Statements of the Minister of Foreign Affairs, Nikos Dendias, following his meeting with the Minister of Foreign Affairs of Germany, Heiko Maas (Berlin, 16 September 2019)

Monday, 16 September 2019

Statements of the Minister of Foreign Affairs, Nikos Dendias, following his meeting with the Minister of Foreign Affairs of Germany, Heiko Maas (Berlin, 16 September 2019) “Dear Heiko, thank you for the warm welcome.

It is a great pleasure to be in Berlin today, a few days after the new Prime Minister, Kyriakos Mitsotakis, in a country that is one of Greece’s most important partners and allies.This is the second time we have had the opportunity to exchange views, following our short meeting in Helsinki.

We talked about a large number of issues on the bilateral, European and regional levels, such as the new state of affairs taking shape in Europe following the new European Commission’s entry into office, and our shared vision for the Future of Europe in a global environment that is changing very rapidly.Of course, all of this in a climate of cooperation with our international partners and based on the fundamental principles and values of Democracy, protection of human rights and solidarity that are the core of the EU – and not in a mindset of entrenchment or of a new isolationism.

The Multiannual Financial Framework and the optimal handling of the repercussions of the UK’s withdrawal from the EU were also discussed.

As you know, the waves of refugee and migrant flows have again taken on troubling dimensions. We very much appreciate Germany’s constructive stance on this issue. We share the view that this is a global phenomenon and that it therefore requires a holistic approach to its causes, as well as its consequences. And of course there has to be solidarity with the states that are on the front line of this problem.

## To do
1. Print the portion of the Dendias statement between "As you know, the" and "of this problem.", inclusive.
2. Supply what comes next in the Dendias statement, starting after its final sentence.
The material that comes next is separate from the Dendias statement.

## Data entries

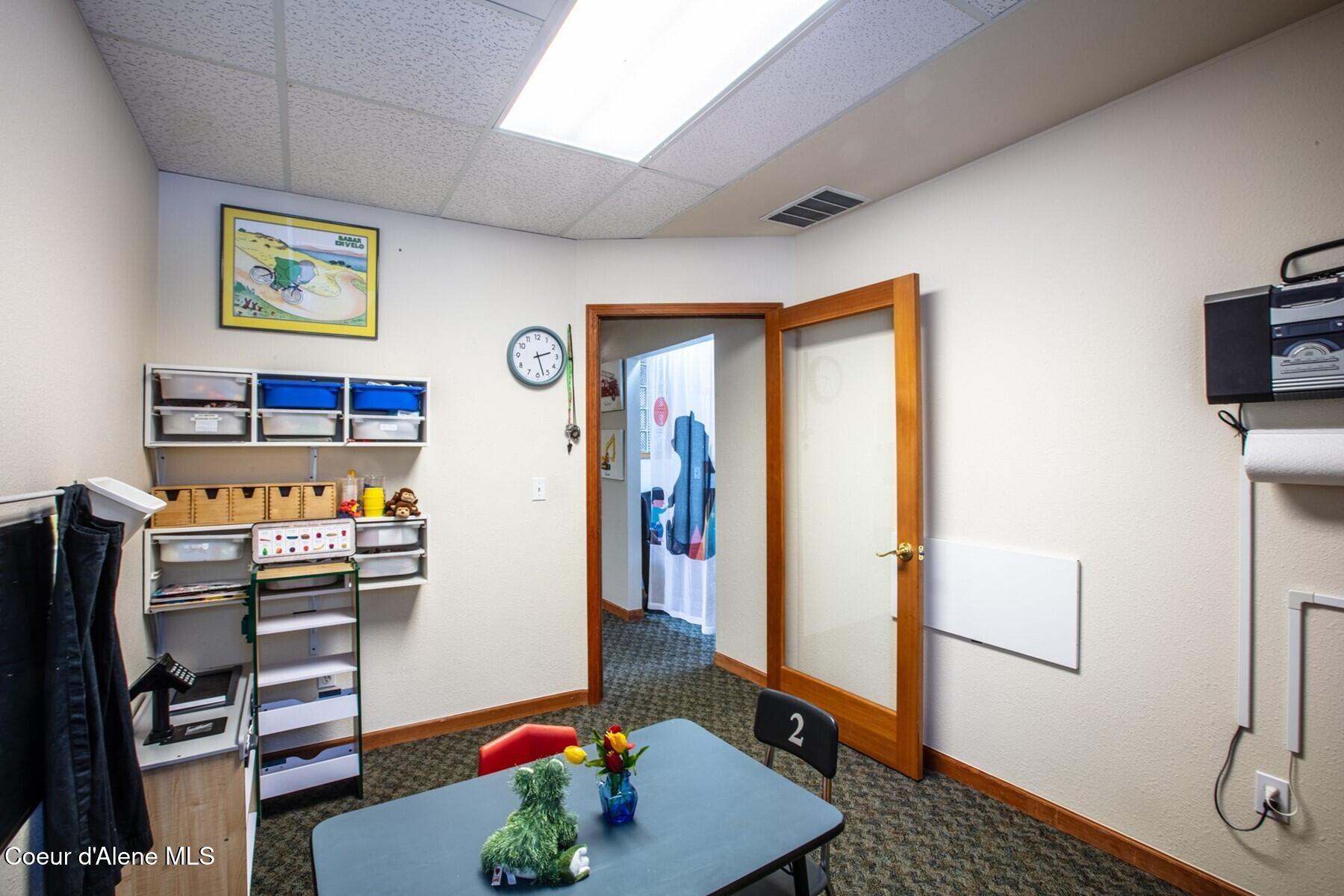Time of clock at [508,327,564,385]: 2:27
---
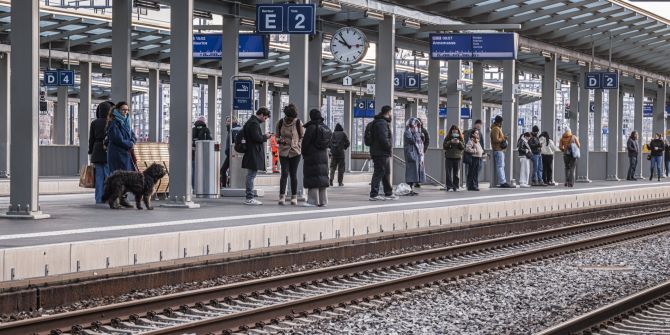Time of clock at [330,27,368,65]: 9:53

## Answer list
1.
As you know, the waves of refugee and migrant flows have again taken on troubling dimensions. We very much appreciate Germany’s constructive stance on this issue. We share the view that this is a global phenomenon and that it therefore requires a holistic approach to its causes, as well as its consequences. And of course there has to be solidarity with the states that are on the front line of this problem.

2.
I want to stress the importance of the full implementation of the EU-Turkey statement of March 2016.

We talked about EU enlargement in the Western Balkans. My country, the oldest EU member state in Southeast Europe, has always supported our neighbours’ European perspectives, on the strict condition, of course, of full compliance with the criteria and conditionality – rules that everyone has had to comply with.

I talked to Heiko about Greece’s will to continue to play the role of pillar of stability and cooperation in its wider region.

On the other extreme, we talked about Turkey’s dangerous conduct in the Eastern Mediterranean. In spite of the very clear messages from the EU, Turkey continues to flagrantly violate international law and the sovereignty and sovereign rights of the Republic of Cyprus – an EU member state – and has escalated its rhetoric.

Finally, with regard to bilateral issues, among other things we confirmed our shared will to even further deepen our cooperation based on the Joint Action Plan signed in 2016. And even though our economic and trade relations are already at a very high level, we want to boost them even further. This is why we chose Germany as an honoured country at the 2020 Thessaloniki International Fair.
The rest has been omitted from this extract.